The Saudi Arabia we know today, then, emerges not from fertile riverbeds as most ancient civilizations, but from the ascetic quality of its land and its vast sky. We Saudi Arabians carry the heritage of our land and of our prophets within us, as we have also welcomed the outside world, particularly through the wonderful global tapestry of Islam. The name of our country, however, only dates back to 1932 and those past 90 years represent a truly extraordinary destiny and trajectory. We have been blessed as much with the values, the strength and the empathy of Islam as we have been blessed by our strong and wise leaders. After decades of struggles, holding firm against adverse concepts spreading around the world, we are again telling the world who we are. Certainly, we missed some opportunities for progress in our history, but today’s Saudi Arabia has the innate confidence of its unique heritage combined with the confidence of engaging with the rest of the world and its different ways.
King Salman and his talented Crown Prince Mohammed bin Salman have been particularly adept at navigating this era, in which we highlight our identity while allowing progress, evolution and transparency in areas where it is important for us to move forward as a modern society. None of us are infallible but, when mistakes are made, they are corrected as quickly as possible, with constant adjustments bringing us ever closer to our goals. We are so busy establishing a new reality, a new frontier, that we have very little time to applaud or to pontificate about how it all happened. There is a joy and eagerness among the people of Saudi Arabia that is delightful to see; it is a country that is smiling and dancing to the tune of hope. It all goes to show that wise leadership and good policies will be met with the enthusiastic support of the people, bringing unity, strength and tolerance to society.

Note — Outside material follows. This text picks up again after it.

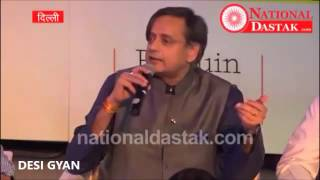 getlinkyoutube.com-Dr. Shashi Tharoor humiliating and nailing Pakistan with this brilliant speech !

Saudi Arabia has taken a commanding new turn, adopting a wise, moderate and stabilizing role, examining new formats for moving forward and for resolving issues while confronting it all with the tolerance of being fair. In the days of Prophet Muhammad, Allah chose our land and our people for his most important message. Today, Saudi Arabia is a success because of its people, grounded in that message and in that land. We are grateful for everything our barren land has given us as we lift our eyes up toward the sky.
• Hassan bin Youssef Yassin worked closely with Saudi petroleum ministers Abdullah Tariki and Ahmed Zaki Yamani from 1959 to 1967. He headed the Saudi Information Ofﬁce in Washington from 1972 to 1981, and served with the Arab League observer delegation to the UN from 1981 to 1983.